(EXTRACTED ENTRIES Opens)

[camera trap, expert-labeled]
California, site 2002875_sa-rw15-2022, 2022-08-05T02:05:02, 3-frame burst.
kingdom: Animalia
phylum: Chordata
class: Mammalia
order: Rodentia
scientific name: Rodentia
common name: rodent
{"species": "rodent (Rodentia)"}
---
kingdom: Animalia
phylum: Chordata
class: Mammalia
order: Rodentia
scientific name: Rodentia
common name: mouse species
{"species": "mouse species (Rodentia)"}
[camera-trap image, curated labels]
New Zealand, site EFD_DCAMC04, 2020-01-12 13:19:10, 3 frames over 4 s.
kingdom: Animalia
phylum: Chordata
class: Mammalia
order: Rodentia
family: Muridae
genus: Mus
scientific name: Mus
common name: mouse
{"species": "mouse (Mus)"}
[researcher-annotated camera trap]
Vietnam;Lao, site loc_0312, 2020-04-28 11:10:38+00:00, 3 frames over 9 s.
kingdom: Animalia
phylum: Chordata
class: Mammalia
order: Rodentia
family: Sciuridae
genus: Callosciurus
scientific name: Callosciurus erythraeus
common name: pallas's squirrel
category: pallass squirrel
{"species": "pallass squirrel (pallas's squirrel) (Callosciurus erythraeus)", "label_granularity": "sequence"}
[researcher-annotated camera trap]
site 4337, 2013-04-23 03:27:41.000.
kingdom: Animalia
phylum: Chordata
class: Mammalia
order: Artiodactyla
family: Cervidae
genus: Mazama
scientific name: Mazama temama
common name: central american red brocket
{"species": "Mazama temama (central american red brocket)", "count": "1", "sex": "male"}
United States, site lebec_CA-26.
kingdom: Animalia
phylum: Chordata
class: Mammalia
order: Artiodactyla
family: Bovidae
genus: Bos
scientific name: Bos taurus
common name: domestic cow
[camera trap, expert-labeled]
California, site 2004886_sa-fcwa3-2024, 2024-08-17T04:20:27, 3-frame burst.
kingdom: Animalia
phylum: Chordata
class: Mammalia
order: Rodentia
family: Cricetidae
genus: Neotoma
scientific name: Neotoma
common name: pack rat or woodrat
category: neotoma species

(EXTRACTED ENTRIES Closes)

> [ACTIVITY]
Each line above that holds the string "pallass" should be copied and shown.

> [TASK OUTPUT]
category: pallass squirrel
{"species": "pallass squirrel (pallas's squirrel) (Callosciurus erythraeus)", "label_granularity": "sequence"}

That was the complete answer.